戈雅與白芷輕聲輕步地往亭院旁上走去。
發現是兆佳庶妃與易庶妃,兩人帶著各自的宮女坐在亭子旁的石桌上,桌面上除了幾碟糕點,還帶著溫酒的爐子。
瞧著情形,兩人應該是來梅花園喝酒賞梅的。
“我瞧著兆佳姐姐比那董庶妃強多了,那個董庶妃除了美貌一無是處。”易庶妃對著相貌清秀的兆佳庶妃阿諛奉承道。

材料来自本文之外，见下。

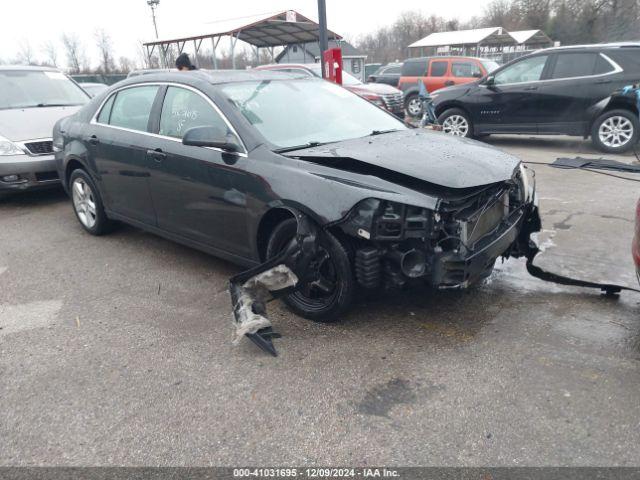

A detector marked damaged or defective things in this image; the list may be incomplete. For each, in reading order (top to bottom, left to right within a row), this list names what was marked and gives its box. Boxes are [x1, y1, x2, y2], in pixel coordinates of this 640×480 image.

crumpled hood [0, 106, 82, 142]
crumpled hood [288, 129, 524, 189]
broken headlight [340, 198, 436, 240]
damaged front end [336, 165, 540, 290]
detached bumper piece [230, 214, 320, 356]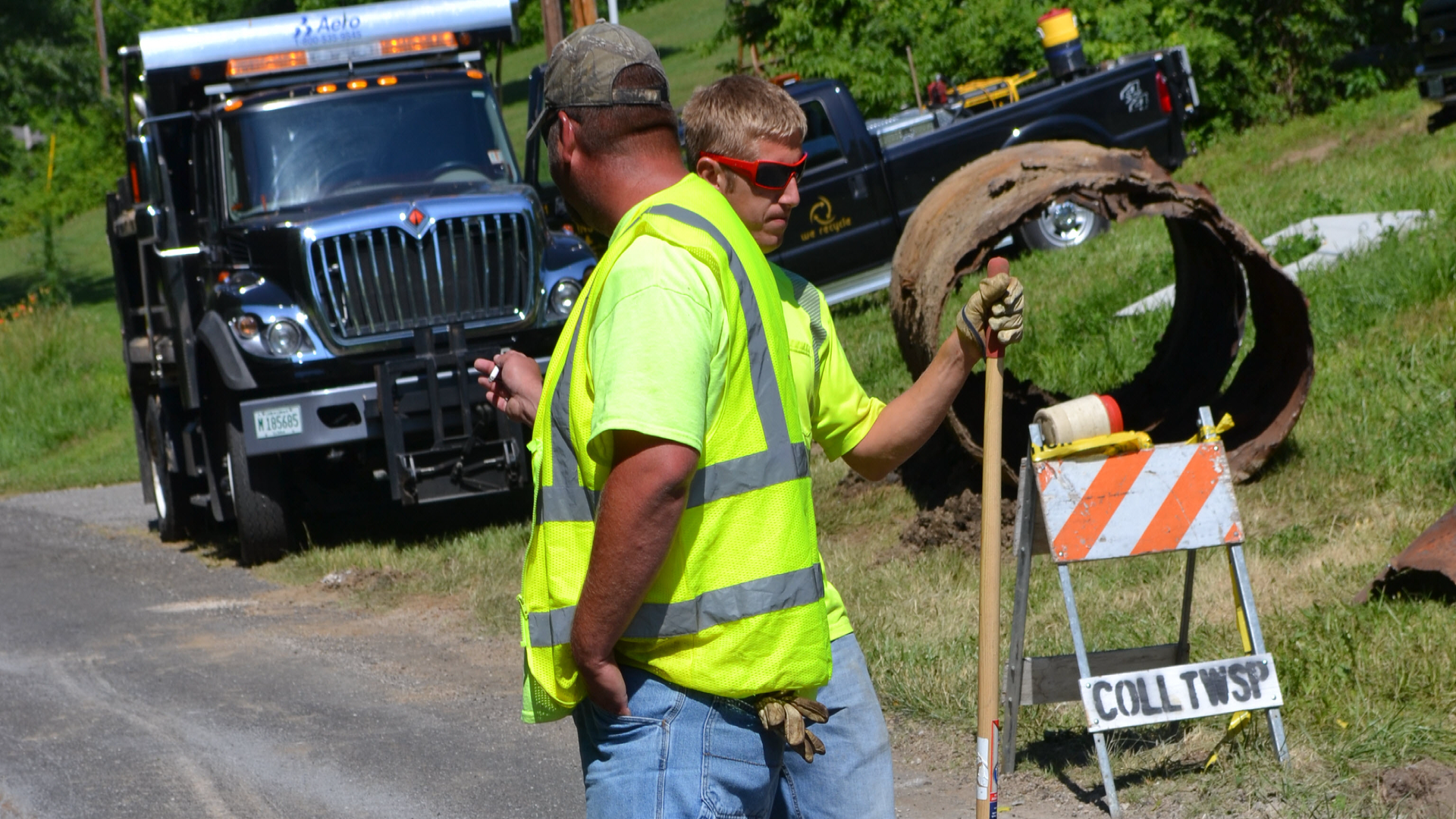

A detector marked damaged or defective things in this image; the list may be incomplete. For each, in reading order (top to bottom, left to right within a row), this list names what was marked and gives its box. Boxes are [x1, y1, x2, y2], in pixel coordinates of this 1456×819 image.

curved rusted metal sheet [891, 141, 1316, 481]
rusty metal culvert pipe [885, 143, 1322, 481]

作為顏狗的戈雅,忽然聽到易庶妃這話,不僅沒有到冒犯,反而一臉黑人問號,這到底是夸人呢還是貶人呢
兆佳庶妃聞言臉色有點黑,她原本就認為自己樣貌在滿洲姑娘中算是不錯了,可誰知進宮后,才發覺自己的姿色在宮中只算是下乘,就連眼前的易庶妃顏色都要比她強上一兩分。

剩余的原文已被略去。